Когда Половинкин ушел, он сказал тихо:
— Ночлег отменяется. Через пятнадцать минут мы двинемся дальше. Огорчены?
— Не очень! Вот только этот дождь… По-моему, он превращается в мокрый снег.
— Тем лучше!
— Почему?
— Потому что ближайшие полевые немецкие аэродромы раскиснут так, что их самолеты не смогут взлететь. Они нас не опередят. — Он огляделся по сторонам, заговорил еще тише: — Немцы идут параллельно с нами по таким же лесным дорогам, все решает скорость передвижения. Или мы успеем выскочить из мешка, или они затянут его своей танковой веревкой… Но вам-то что? — Кофейного цвета глаза снова заулыбались. — Вы же теперь вооружены до зубов! Человек о двух кобурах! — Улыбка в глазах погасла. — Ступайте к машине и… забудьте то, что я вам сейчас сказал.
Три дня и три ночи, без привалов, без отдыха, останавливаясь лишь для заправки бензином из взятых с собой канистр, мы пробирались по ужасающим лесным и полевым дорогам. И все эти три дня и три ночи тяжелые тучи ранней русской осени низко висели над нашим исходом, и спасительный дождь пополам со снегом прикрывал нас студеной своей завесой от одиноких немецких воздушных разведчиков, буравивших винтами серую сплошную облачную кашу над нами.
Мы почти ничего не ели, спали урывками, уронив голову на плечо друг другу, и очень страдали от холода в своей летней хлопчатке. Водители машин были измучены еще больше, чем мы, они засыпали на ходу за рулем, на их красные воспаленные глаза было больно смотреть. Но генерал, командовавший штабной колонной, был неумолим в своих требованиях непрерывного и быстрого марша на северо-восток, строго на северо-восток, и мы катились на этот северо-восток день и ночь, день и ночь, день и ночь, и темно-розовые зарева на ночном небе, пылающие то справа, то слева от нас (это горели лесные городки и деревни, уже захваченные врагом), подхлестывали наше движение.

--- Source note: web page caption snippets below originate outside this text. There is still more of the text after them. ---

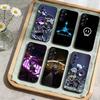 Telefon kapları – Smartphone Bumper Kılıflar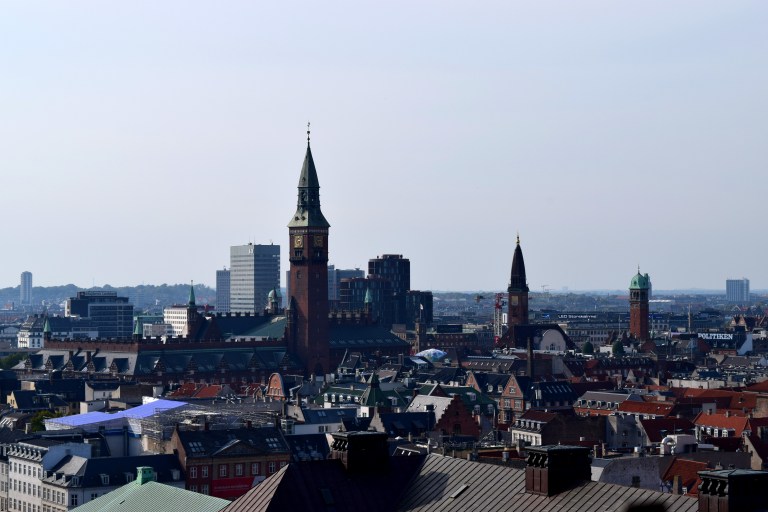 copenhagenshadyview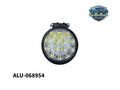 LUZ NEBLINERA LED UNIVERSAL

Иногда на нашем пути попадались деревни. Печальные, затаившиеся, как бы припавшие животами к мокрой земле черные избы. Бабы со скорбными глазами российских богородиц глядели нам вслед, и мы читали в их взглядах жалость и укоризну.
В одной большой деревне, где была объявлена заправка бензином, председатель местного сельпо отдал нам под расписку всю яичную заготовку. Нам с В. досталось по пяти штук яиц на брата, и мы тут же выпили их сырыми, без соли, со зверским наслаждением.
В другой деревне, где наша колонна задержалась на полчаса из-за порчи одной из головных машин, отделившись от молчаливой угрюмой толпы женщин и стариков, стоявших подле большой избы с вывеской «Правление», к нашей эмке подошел, прихрамывая, сумрачный, пожилой мужик в синей рубахе распояской, с каким-то нелепым прутиком в руке.